Use CUDA graphs

CUDA graphs capture a fixed decode step once and replay it with new token and metadata inputs. This reduces CPU launch overhead during autoregressive decoding. It does not change model math, sampling, or output quality.

Default behavior

CUDA graphs are enabled by default for supported CUDA decode paths. To disable them for comparison or debugging:

MISTRALRS_CUDA_GRAPHS=0 mistralrs serve --paged-attn on -m <model>

They require a CUDA build and a CUDA device. They currently apply to decode, not prompt prefill.

Requirements

Graph replay is attempted only when all of these are true:

The model implementation declares CUDA decode graph support.
PagedAttention is active.
The step is single-token decode (q_len == 1), not the initial prompt chunk.
The request is not using a speculative proposer path.
The graph key matches the input shape, dtype, cache metadata shapes, and context bucket.

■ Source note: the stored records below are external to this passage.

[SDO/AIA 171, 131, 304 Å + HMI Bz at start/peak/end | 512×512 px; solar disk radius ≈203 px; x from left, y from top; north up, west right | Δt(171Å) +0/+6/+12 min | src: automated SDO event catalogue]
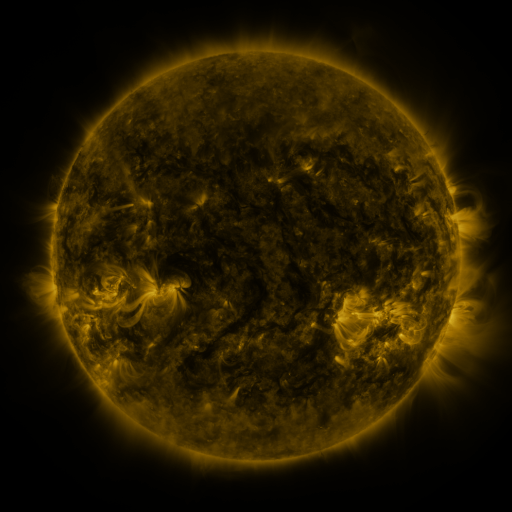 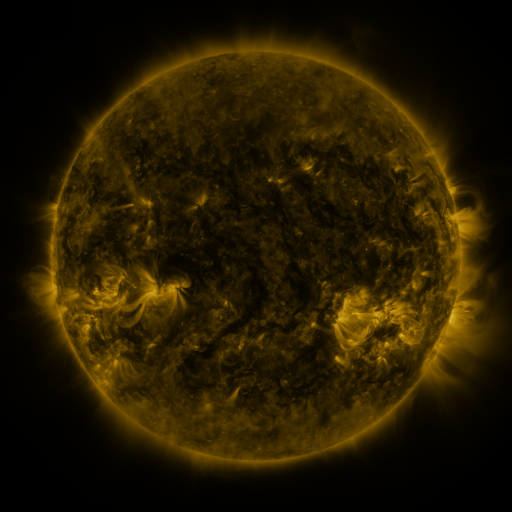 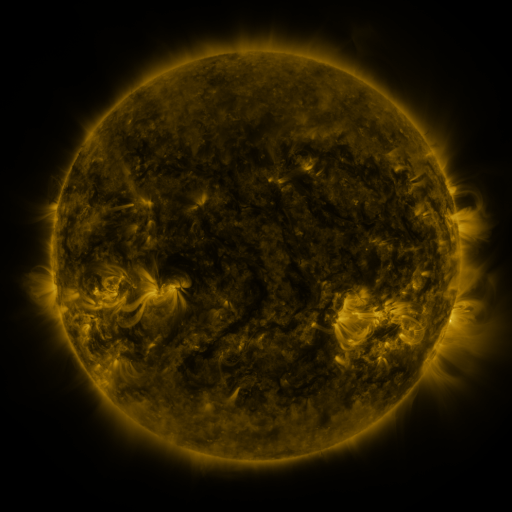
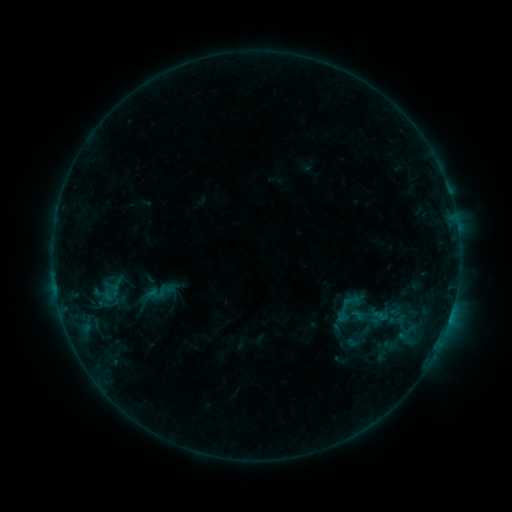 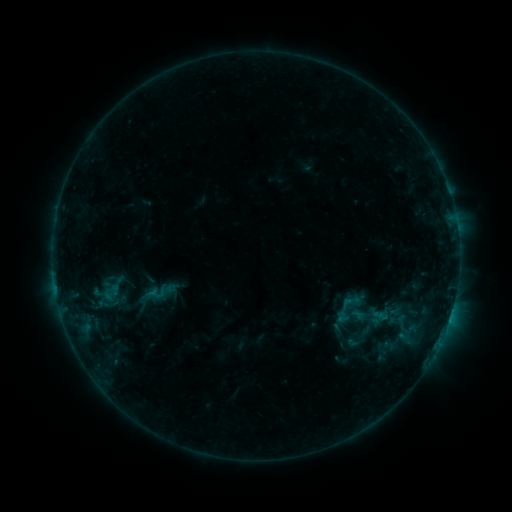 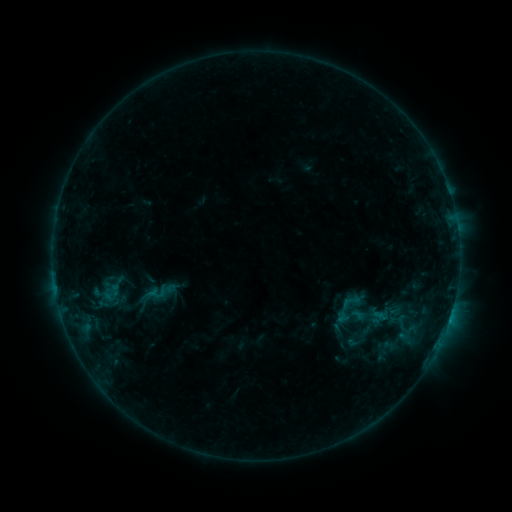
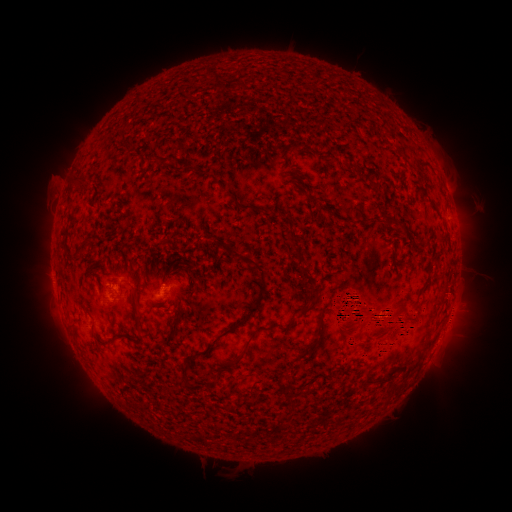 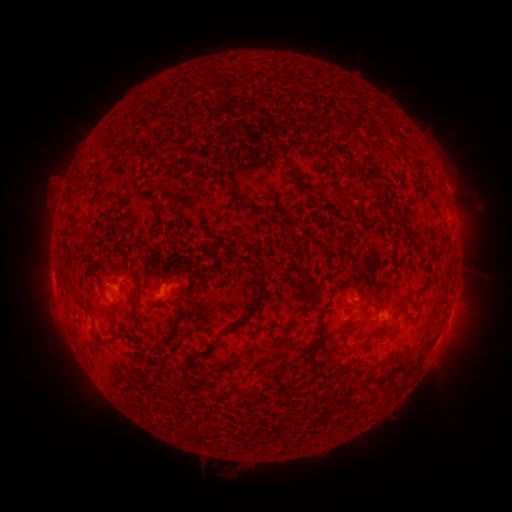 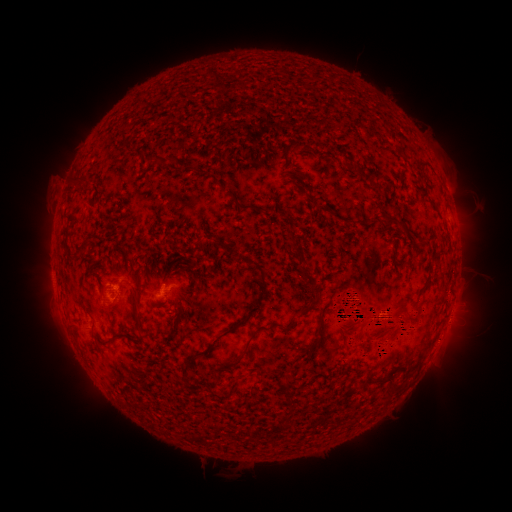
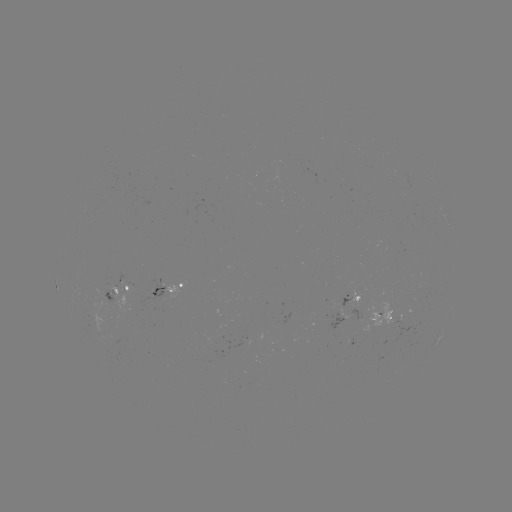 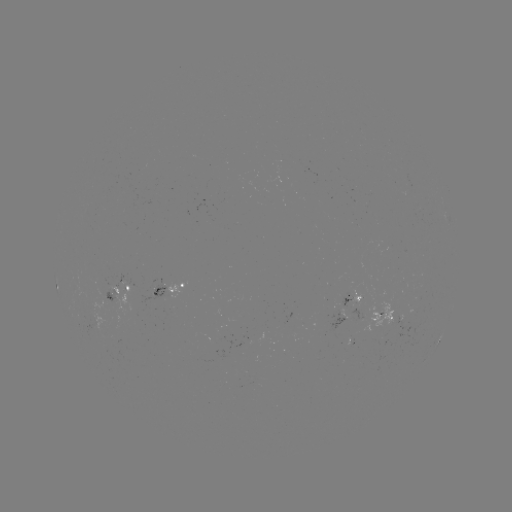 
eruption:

If any condition is not met, mistral.rs runs the normal CUDA path.

Capture and replay

The first time a decode shape is seen, mistral.rs runs a normal warmup forward, captures a graph for that shape, uploads it, and caches it. Later matching decode steps copy the current input ids and PagedAttention metadata into graph-owned buffers and replay the graph.

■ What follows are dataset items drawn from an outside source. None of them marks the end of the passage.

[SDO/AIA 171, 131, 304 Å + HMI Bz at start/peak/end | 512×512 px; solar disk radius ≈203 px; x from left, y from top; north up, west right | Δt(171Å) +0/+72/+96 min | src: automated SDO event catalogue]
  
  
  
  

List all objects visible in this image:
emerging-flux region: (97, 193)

The decode graph cache holds a small number of recent graph entries. New batch sizes, tensor shapes, or metadata layouts can trigger another capture.

If capture or replay fails, CUDA graphs are disabled for that loaded pipeline and a warning is logged. In that case generation continues through the normal CUDA path.

Interaction with PagedAttention and FlashInfer

CUDA graphs are most useful with PagedAttention because the paged metadata gives the graph stable tensor shapes while the values inside those tensors change from step to step.

On CUDA, PagedAttention uses FlashInfer-backed paged kernels for supported decode paths by default. CUDA graphs can replay those kernels as part of the decode graph. To compare against the non-FlashInfer paged path:

MISTRALRS_FLASHINFER_DECODE=0 mistralrs serve --paged-attn on -m <model>

When it helps

CUDA graphs help most when decode is limited by CPU launch overhead or many small kernels. They usually do little for prompt prefill, where larger matrix and attention kernels dominate.

For apples-to-apples benchmarking, keep the same prompt length, generation length, batch size, PagedAttention mode, and FlashInfer setting across runs.